To recap: Things change. Some parts of being a professional photographer have changed and become less profitable or accessible. I've moved on. I am neither depressed nor bitter. 

Fun: what you can do with one big light, a lot of power and a lot of throw distance.

Starting on January 23rd, my friend, Anton Nel will perform in a play called, 33 Variations, at Zachary Scott Theatre. The narrative is based on Beethoven's commission to do a variation on an existing melody for a patron.  The whole scope of the commssioned music is called the  Diabelli Variations and from the few scenes I've seen the play will be a remarkable work. Several months ago we did a preliminary assignment to create images promoting the production. We worked in Zach's rehearsal stage against a large, white muslin background. My main light for the image above was an Elinchrom flash bounced into in a huge umbrella and back through a diffusion panel. The light we set about 26 feet from the subjects which accounts for the slower light fall off from the right to the left of the frame and also for the more contrasty shadows. Taken with a Sony a77.

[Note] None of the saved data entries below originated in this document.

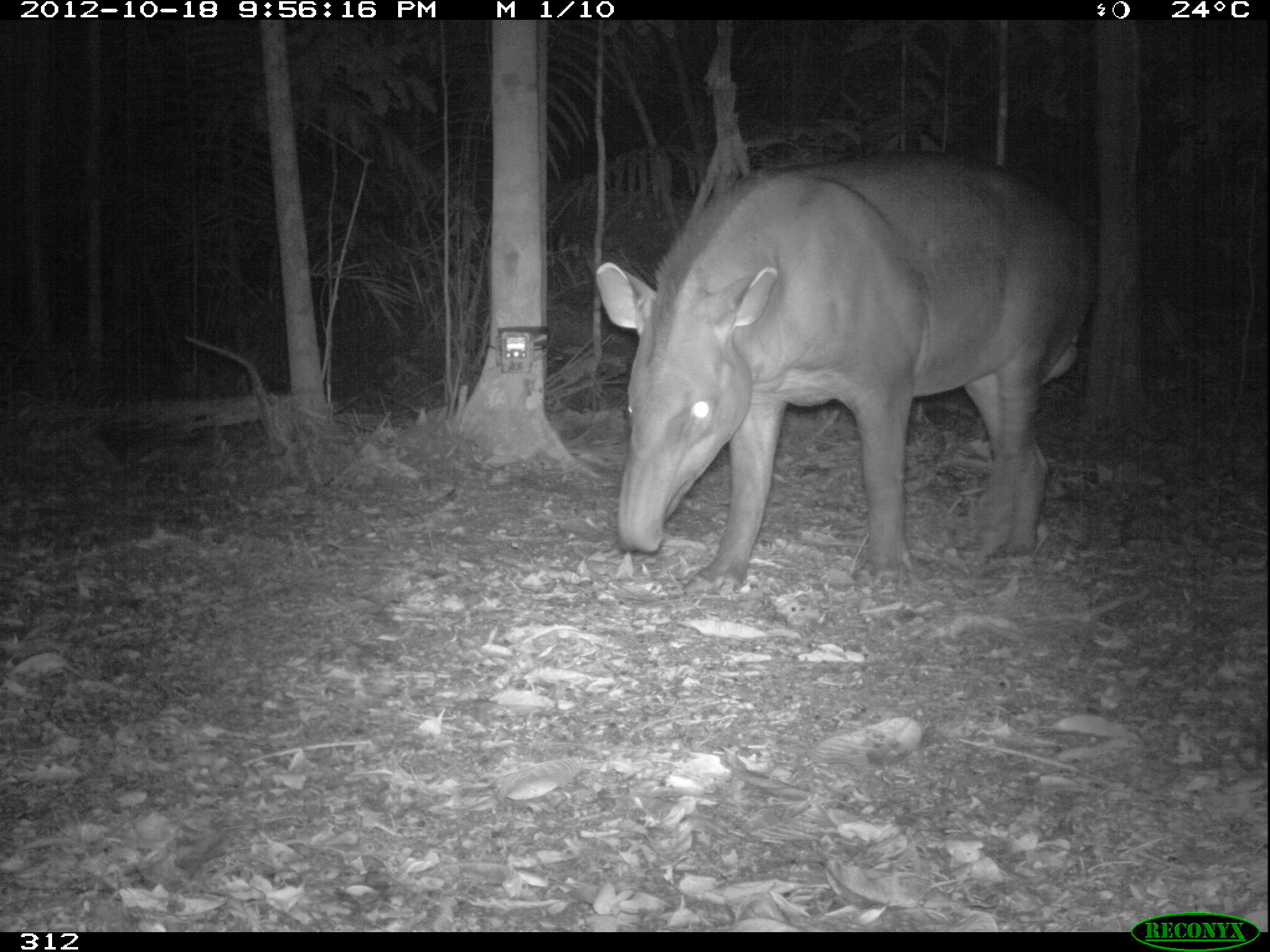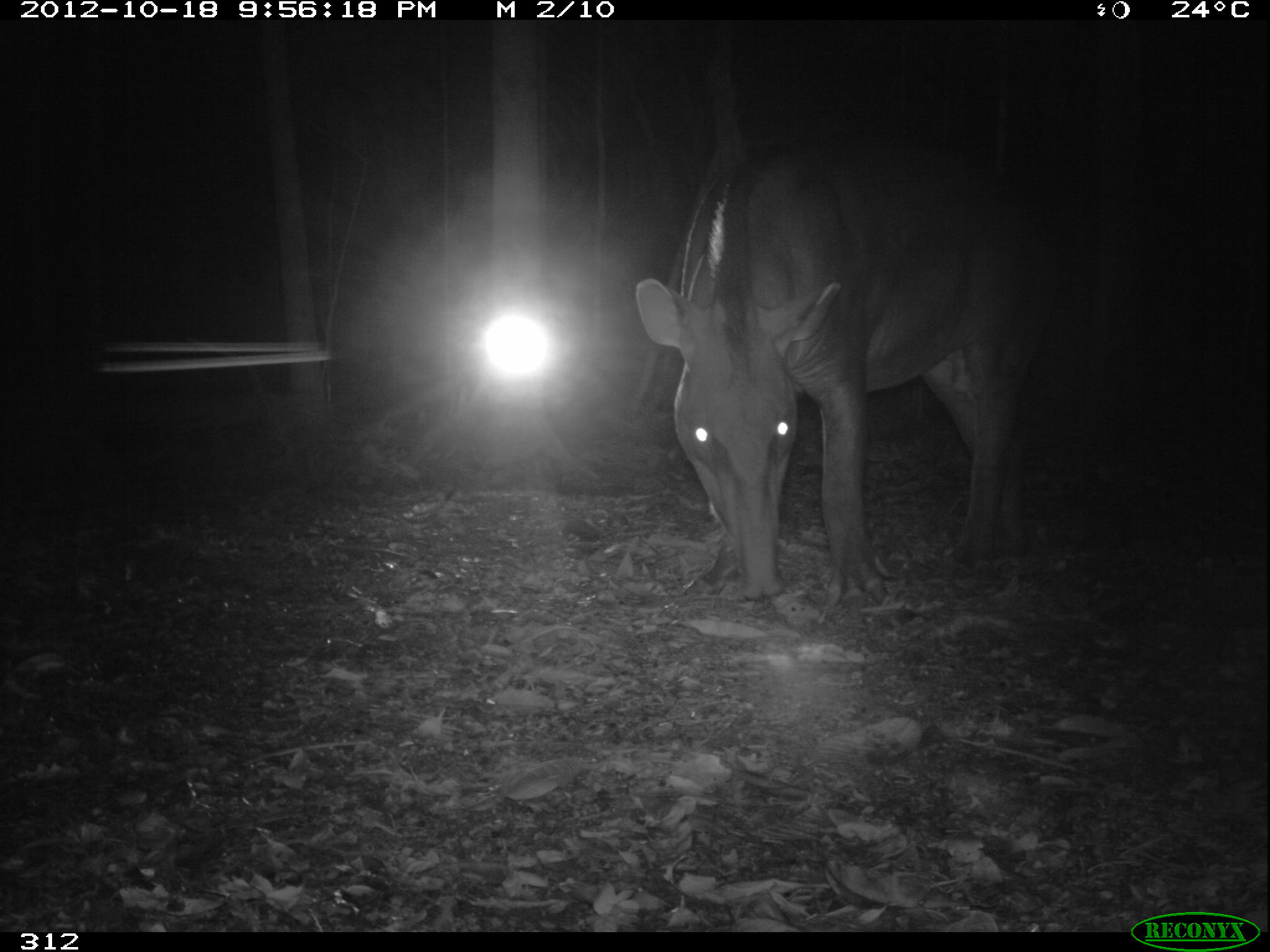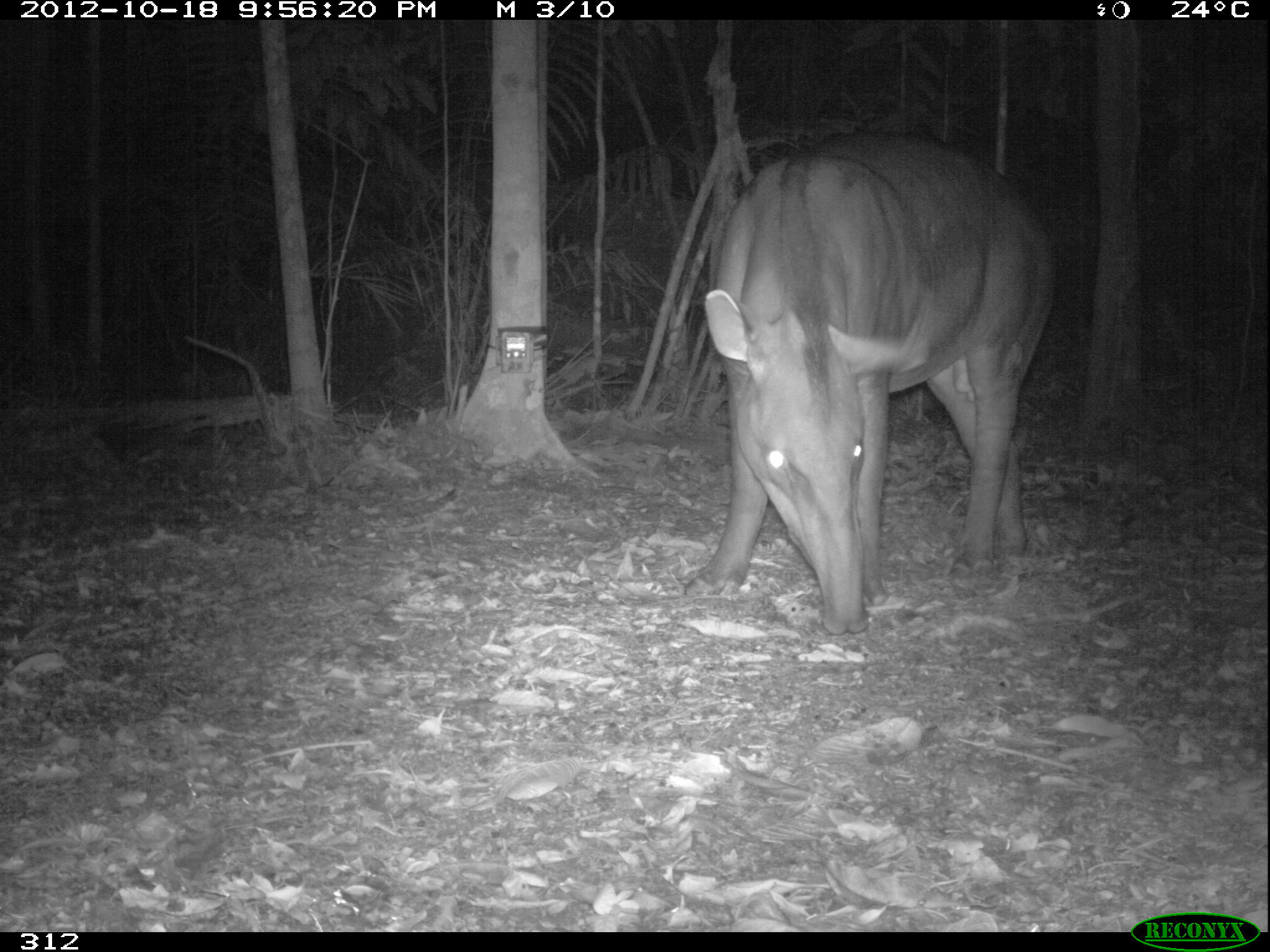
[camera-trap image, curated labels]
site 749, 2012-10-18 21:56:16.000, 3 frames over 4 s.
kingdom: Animalia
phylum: Chordata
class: Mammalia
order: Perissodactyla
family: Tapiridae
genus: Tapirus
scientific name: Tapirus terrestris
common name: south american tapir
Tapirus terrestris (south american tapir).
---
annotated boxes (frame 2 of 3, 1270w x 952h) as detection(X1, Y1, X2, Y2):
tapirus terrestris: detection(633, 128, 1065, 609)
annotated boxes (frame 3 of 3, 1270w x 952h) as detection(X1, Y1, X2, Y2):
tapirus terrestris: detection(681, 129, 1058, 636)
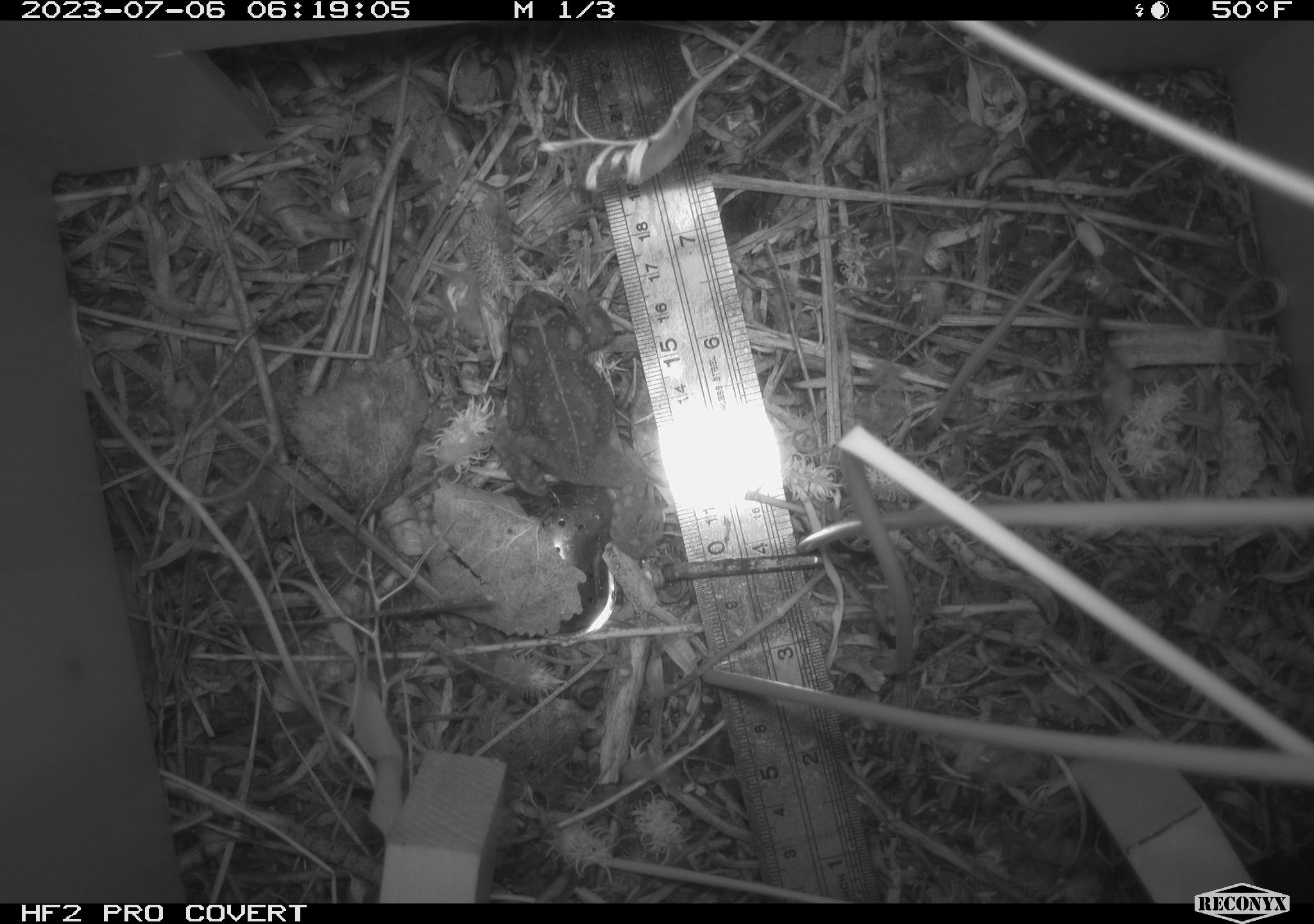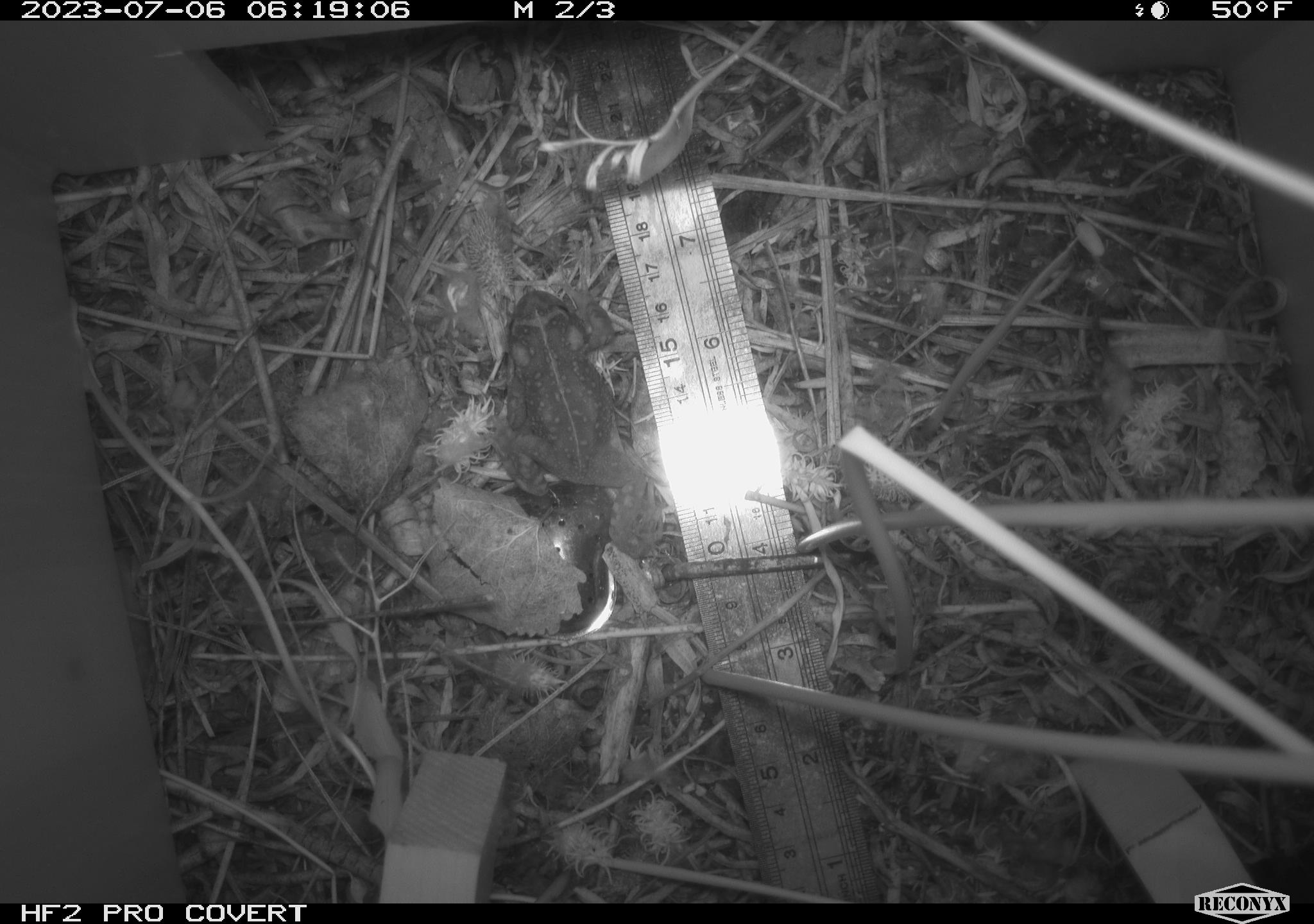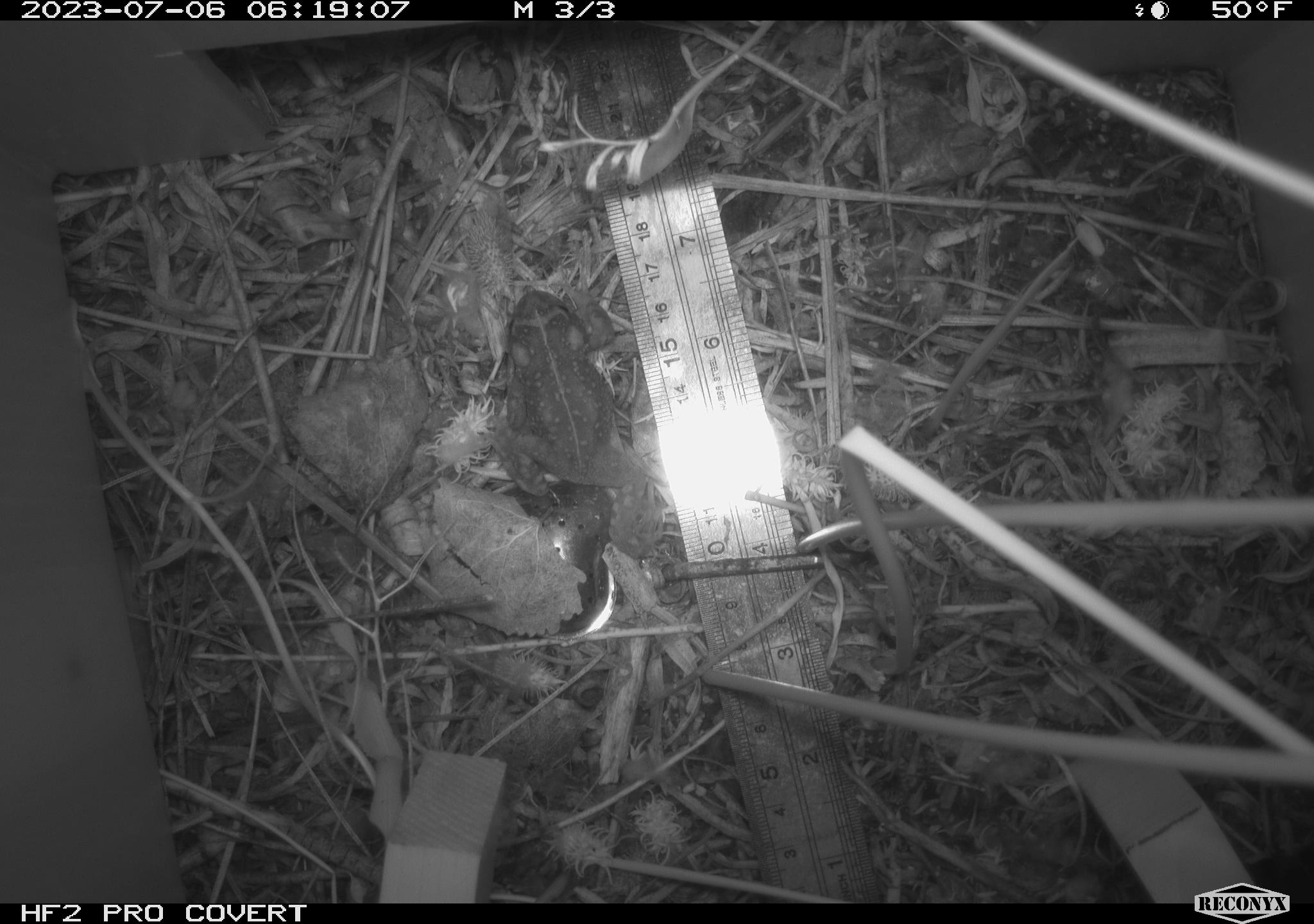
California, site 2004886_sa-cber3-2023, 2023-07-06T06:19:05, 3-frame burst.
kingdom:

Most usages of the image will have the background dropped out and a solid color dropped in. The white muslin gave us an easy line of separation and, of course, we all sing the praises of refine edge in PhotoShop...

Mad Beat Hip and Gone. A play Steven Dietz.

During the same shoot we photographed this actor (above) for the upcoming hipster-inspired play by America's most prolific and produced contemporary playwright, Steven Dietz. His play, Mad Beat Hip and Gone follows the guys who were in the car right behind Jack Kerouac and Neal Cassady back in the early 1950's (On the Road reference).  I shot with the same basic lighting and added a little white, passive fill to the side of the subject opposite the main light.

Jill. From Xanadu. Stage lighting.

All in all it's been a fun year to be a photographer. My books sold well, my investments all did well, and I was able to pretty much meet my longtime goal of working on assignments for 10% less time (year over year) while maintaining the same income. Kind of a fun juggling act. But everyone has to have a goal. Right?

The goal for 2013? Photograph more and more stuff that I like. But that's the goal every year.